Records from a collection
○ ○ ○ ○
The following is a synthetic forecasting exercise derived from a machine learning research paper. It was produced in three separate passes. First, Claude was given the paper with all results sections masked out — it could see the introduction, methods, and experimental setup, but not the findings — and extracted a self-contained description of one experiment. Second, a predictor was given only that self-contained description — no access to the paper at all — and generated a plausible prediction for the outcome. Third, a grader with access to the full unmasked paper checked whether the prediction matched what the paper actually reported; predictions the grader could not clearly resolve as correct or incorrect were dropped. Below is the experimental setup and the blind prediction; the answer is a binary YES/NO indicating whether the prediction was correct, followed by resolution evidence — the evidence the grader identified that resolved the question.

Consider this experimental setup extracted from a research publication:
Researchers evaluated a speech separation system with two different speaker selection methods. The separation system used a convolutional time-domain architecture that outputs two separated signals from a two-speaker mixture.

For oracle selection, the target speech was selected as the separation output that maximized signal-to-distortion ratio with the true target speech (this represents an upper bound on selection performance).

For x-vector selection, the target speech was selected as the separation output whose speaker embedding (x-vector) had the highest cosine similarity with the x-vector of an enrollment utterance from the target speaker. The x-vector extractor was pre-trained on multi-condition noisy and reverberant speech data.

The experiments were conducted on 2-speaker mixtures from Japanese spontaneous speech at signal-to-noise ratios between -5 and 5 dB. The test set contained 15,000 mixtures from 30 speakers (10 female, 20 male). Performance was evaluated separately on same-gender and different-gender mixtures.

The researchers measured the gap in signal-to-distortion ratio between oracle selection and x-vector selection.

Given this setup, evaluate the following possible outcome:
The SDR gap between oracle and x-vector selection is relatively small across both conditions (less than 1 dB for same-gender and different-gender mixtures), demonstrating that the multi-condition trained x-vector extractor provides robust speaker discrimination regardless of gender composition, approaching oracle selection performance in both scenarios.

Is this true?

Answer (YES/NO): NO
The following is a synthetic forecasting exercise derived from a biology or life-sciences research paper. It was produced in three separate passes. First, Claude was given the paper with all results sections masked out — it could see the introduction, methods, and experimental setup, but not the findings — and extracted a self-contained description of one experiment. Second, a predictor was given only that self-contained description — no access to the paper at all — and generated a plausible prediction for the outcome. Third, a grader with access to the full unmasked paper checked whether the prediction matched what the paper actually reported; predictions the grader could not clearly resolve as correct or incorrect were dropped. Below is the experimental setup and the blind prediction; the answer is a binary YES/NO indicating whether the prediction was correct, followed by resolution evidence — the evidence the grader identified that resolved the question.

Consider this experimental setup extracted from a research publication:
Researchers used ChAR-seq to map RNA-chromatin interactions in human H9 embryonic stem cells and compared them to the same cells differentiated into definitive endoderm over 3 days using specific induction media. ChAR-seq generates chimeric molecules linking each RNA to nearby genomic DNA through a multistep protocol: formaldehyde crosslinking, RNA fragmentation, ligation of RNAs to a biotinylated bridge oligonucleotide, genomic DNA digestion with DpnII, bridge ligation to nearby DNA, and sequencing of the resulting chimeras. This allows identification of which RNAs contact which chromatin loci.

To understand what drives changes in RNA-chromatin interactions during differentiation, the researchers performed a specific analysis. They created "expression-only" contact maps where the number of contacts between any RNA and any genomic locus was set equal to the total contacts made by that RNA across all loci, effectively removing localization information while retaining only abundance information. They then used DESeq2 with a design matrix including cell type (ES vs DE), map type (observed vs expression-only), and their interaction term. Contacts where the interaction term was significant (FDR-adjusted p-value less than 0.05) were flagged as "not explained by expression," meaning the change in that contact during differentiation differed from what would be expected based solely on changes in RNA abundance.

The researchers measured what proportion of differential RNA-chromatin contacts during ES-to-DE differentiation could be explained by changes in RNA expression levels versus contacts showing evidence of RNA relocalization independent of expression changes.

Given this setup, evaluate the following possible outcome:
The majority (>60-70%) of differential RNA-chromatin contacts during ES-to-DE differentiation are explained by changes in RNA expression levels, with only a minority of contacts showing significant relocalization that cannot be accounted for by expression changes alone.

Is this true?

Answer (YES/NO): YES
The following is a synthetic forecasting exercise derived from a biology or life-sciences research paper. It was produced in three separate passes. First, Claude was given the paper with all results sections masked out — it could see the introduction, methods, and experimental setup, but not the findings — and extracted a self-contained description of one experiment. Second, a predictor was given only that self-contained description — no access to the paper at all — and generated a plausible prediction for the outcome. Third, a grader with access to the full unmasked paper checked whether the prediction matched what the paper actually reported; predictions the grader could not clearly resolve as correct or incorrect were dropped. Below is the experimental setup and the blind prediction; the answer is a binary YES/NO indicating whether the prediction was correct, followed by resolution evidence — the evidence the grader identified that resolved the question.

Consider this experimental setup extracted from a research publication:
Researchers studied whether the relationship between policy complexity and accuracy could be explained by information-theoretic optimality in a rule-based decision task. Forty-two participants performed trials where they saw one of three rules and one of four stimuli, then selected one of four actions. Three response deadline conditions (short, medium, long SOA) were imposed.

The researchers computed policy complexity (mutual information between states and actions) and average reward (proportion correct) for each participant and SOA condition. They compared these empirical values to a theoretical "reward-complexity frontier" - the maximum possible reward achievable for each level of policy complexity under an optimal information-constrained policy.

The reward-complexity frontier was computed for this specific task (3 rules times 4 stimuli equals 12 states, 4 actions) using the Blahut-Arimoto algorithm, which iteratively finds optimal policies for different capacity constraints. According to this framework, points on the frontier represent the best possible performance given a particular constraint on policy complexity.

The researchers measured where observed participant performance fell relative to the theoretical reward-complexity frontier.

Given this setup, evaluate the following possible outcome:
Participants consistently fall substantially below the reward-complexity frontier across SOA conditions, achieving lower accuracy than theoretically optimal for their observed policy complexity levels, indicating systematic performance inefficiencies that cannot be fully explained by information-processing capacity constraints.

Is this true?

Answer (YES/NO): NO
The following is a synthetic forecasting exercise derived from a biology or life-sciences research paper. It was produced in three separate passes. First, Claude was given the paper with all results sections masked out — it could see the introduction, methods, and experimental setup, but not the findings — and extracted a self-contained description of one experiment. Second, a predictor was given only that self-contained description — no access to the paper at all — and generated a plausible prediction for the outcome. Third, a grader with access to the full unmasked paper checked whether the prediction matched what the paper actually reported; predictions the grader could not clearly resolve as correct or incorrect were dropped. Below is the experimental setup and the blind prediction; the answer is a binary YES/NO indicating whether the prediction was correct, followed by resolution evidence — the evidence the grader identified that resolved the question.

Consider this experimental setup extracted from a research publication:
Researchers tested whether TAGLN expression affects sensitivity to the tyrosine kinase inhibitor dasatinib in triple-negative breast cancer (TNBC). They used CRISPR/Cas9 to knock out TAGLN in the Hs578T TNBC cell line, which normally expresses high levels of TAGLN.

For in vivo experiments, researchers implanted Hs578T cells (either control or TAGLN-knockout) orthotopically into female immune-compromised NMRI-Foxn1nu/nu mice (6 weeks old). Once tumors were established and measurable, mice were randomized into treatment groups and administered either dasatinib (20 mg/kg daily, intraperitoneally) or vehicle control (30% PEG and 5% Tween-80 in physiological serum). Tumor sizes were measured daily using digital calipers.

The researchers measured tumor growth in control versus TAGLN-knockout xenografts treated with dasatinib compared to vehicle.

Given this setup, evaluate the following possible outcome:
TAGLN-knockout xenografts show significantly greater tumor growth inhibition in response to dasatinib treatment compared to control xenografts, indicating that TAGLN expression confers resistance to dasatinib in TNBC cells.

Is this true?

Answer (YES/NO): NO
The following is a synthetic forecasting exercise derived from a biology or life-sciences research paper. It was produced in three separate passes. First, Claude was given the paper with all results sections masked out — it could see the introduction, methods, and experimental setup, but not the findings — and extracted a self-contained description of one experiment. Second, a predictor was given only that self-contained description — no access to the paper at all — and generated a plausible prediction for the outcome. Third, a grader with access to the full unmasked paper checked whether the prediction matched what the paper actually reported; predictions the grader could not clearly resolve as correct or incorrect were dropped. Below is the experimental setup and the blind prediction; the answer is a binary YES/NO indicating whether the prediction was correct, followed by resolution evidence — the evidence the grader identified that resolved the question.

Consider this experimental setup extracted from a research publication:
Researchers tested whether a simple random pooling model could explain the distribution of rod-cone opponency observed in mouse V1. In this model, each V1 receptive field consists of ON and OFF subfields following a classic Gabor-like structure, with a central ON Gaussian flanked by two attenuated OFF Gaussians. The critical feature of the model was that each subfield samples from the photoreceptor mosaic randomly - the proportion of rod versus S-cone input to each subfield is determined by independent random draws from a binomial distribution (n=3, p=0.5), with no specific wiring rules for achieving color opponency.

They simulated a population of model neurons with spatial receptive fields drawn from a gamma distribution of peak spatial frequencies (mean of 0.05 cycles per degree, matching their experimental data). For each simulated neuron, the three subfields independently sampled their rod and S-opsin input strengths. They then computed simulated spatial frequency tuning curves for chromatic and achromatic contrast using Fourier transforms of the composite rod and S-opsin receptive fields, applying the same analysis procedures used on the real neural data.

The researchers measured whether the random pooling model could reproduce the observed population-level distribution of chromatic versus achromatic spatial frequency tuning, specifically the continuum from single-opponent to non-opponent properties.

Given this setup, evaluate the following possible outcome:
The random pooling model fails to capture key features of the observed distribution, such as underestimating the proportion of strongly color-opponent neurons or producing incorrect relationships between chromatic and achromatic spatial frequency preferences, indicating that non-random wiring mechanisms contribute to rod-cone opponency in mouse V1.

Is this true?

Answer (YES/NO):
○ ○ ○ ○
• [What is required]
Please restate, word for word, the lines of the entries that run from the first line through the one holding "Researchers evaluated a", and add nothing.

• [Response]
The following is a synthetic forecasting exercise derived from a machine learning research paper. It was produced in three separate passes. First, Claude was given the paper with all results sections masked out — it could see the introduction, methods, and experimental setup, but not the findings — and extracted a self-contained description of one experiment. Second, a predictor was given only that self-contained description — no access to the paper at all — and generated a plausible prediction for the outcome. Third, a grader with access to the full unmasked paper checked whether the prediction matched what the paper actually reported; predictions the grader could not clearly resolve as correct or incorrect were dropped. Below is the experimental setup and the blind prediction; the answer is a binary YES/NO indicating whether the prediction was correct, followed by resolution evidence — the evidence the grader identified that resolved the question.

Consider this experimental setup extracted from a research publication:
Researchers evaluated a speech separation system with two different speaker selection methods. The separation system used a convolutional time-domain architecture that outputs two separated signals from a two-speaker mixture.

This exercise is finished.